Key cards to play around: enemy weather, Imlerith: Sabbath, Miruna (very rare), White Frost (Eredin only).
Nilfgaard: Alchemy is favourable since they have to play on multiple rows, which in turn means you get to farm fog. They'll always play round 2 if you drypass round 1, and they lack very high tempo plays, which means you can turn the corner pretty easily to go into round 3 up a card. They don't even have good win conditions. The only common way for Alchemy to win is if they have drawn their spy while you haven't. Remember to use only two rows against Alchemy because of Expired Ale. If they play a disloyal unit to occupy the third row, put small units on it if possible (e.g. Vaedamakar) to potentially save some points.

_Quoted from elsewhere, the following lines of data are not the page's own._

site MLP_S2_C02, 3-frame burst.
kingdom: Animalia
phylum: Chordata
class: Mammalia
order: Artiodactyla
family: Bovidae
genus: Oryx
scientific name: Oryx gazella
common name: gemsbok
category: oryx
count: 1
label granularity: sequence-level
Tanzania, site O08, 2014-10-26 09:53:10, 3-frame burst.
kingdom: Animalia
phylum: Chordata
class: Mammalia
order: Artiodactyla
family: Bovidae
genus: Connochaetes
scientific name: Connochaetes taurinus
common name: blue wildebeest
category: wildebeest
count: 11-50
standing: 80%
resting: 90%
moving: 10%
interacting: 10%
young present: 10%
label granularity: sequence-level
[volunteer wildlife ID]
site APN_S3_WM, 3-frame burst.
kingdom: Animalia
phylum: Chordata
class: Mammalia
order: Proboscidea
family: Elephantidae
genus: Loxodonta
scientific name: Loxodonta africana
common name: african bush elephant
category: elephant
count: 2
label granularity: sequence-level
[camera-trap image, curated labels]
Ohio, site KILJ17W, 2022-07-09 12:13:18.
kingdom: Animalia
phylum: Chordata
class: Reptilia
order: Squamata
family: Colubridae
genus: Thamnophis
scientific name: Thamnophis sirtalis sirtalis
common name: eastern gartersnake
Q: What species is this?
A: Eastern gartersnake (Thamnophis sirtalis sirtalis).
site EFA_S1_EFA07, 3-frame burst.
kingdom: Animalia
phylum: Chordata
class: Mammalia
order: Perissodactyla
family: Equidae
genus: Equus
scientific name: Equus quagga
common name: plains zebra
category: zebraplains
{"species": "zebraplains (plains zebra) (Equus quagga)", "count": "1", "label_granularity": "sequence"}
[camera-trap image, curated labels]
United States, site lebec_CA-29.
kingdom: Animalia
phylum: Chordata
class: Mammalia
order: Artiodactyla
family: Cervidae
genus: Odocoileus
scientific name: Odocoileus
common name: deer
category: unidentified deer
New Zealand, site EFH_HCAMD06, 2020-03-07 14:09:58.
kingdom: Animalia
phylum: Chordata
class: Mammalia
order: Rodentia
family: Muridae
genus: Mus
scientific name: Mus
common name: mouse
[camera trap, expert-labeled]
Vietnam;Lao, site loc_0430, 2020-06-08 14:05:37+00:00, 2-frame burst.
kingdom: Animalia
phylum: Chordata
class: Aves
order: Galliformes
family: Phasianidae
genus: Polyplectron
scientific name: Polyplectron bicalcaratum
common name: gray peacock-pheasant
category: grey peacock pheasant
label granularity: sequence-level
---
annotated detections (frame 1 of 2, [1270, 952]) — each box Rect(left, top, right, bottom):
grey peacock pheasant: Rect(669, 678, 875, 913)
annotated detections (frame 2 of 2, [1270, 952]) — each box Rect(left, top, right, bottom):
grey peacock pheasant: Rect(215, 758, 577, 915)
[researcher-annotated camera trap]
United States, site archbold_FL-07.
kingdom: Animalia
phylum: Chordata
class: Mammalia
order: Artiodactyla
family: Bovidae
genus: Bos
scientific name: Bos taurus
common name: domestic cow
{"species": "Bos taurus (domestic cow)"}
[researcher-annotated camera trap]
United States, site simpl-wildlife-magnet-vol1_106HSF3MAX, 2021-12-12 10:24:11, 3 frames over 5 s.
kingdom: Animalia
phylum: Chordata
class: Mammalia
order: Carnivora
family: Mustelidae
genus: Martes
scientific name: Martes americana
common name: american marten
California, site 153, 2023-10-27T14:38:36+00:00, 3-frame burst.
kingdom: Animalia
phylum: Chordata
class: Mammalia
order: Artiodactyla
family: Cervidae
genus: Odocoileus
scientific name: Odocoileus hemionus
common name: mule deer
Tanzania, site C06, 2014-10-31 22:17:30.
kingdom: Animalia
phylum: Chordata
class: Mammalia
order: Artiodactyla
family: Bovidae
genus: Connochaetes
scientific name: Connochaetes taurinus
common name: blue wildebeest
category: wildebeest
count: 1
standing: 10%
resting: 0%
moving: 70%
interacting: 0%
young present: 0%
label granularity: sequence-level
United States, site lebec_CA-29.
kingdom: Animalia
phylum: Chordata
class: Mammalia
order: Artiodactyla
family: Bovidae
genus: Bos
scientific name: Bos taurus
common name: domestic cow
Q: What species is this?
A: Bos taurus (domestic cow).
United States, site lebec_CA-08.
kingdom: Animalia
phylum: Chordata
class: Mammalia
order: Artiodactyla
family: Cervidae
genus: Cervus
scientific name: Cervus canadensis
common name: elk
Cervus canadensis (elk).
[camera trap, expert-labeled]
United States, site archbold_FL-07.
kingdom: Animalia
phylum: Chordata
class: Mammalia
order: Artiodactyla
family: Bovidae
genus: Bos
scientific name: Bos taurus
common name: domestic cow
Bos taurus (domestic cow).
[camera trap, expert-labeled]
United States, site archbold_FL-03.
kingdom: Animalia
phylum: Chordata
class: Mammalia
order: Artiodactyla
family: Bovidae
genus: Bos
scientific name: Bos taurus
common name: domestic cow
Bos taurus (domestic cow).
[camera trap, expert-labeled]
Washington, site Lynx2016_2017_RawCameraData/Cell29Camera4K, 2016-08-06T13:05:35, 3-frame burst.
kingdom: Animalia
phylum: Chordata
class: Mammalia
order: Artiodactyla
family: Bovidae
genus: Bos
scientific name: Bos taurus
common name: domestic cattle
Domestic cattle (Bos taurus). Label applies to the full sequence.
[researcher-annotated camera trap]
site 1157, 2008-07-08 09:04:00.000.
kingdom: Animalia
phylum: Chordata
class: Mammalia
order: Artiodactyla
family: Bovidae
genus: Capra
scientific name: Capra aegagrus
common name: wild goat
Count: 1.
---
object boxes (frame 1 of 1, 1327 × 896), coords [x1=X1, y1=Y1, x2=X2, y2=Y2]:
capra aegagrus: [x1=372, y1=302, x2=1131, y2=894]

Nilfgaard handbuff is why Miruna is in the deck. Without Miruna, you probably can't win a three-card round 3 even if you're up a card. Don't try to un-Mandrake his handbuff unit; save it to reset a big Spotter instead (or something pulled by Joachim).
Finally reveal is very uncommon and I have not played against it. I imagine the standard gameplan works, but keep in mind their tempo can be extreme, so you might need to use Woodland Spirit / Werewolf earlier than normal. They also run Scorch, Yenn: Enchantress and Villentretenmerth - watch out.
Key cards to play around: Expired Ale, Viper Witcher (don't play non-Werewolf big units vs. alchemy for as long as possible), Black Blood into Nekurat (both counters fog or removes Full Moon), Triss: Telekinesis into Blood Moon, Letho + Regis (very hard to beat sadly), Scorch (reveal only).
Miruna is the most replaceable gold. She's here mainly to improve the NG Handbuff and Greatsword matchups, but she can be weak against other matchups. If you don't like her, Muzzle and Igni are the obvious options. Downside of Muzzle is that you're weak vs. NG Handbuff, and it's not very good against some NR decks as well; downside of Igni is that it's a bad topdeck in round 3 + it can be dead. You can morph into an Imlerith: Sabbath deck as well if you wish: I would use -Miruna -Triss: Telekinesis +Royal Decree +Sabbath, -Ozzrel +Parasite, -Lacerate +Ancient Foglet as a starting point.
Silver slots are all core. If you must cut something I'd probably cut Ozzrel, but you'll be a lot weaker in a short round 3.
For bronzes, you can consider -Ancient Foglet +Alpha Werewolf. He gets more immediate tempo, helps play around Scorch a bit, and doesn't become an enemy engine if Muzzled. The main problem is that unmolested, Ancient Foglet will usually be worth a couple of points more. Your call.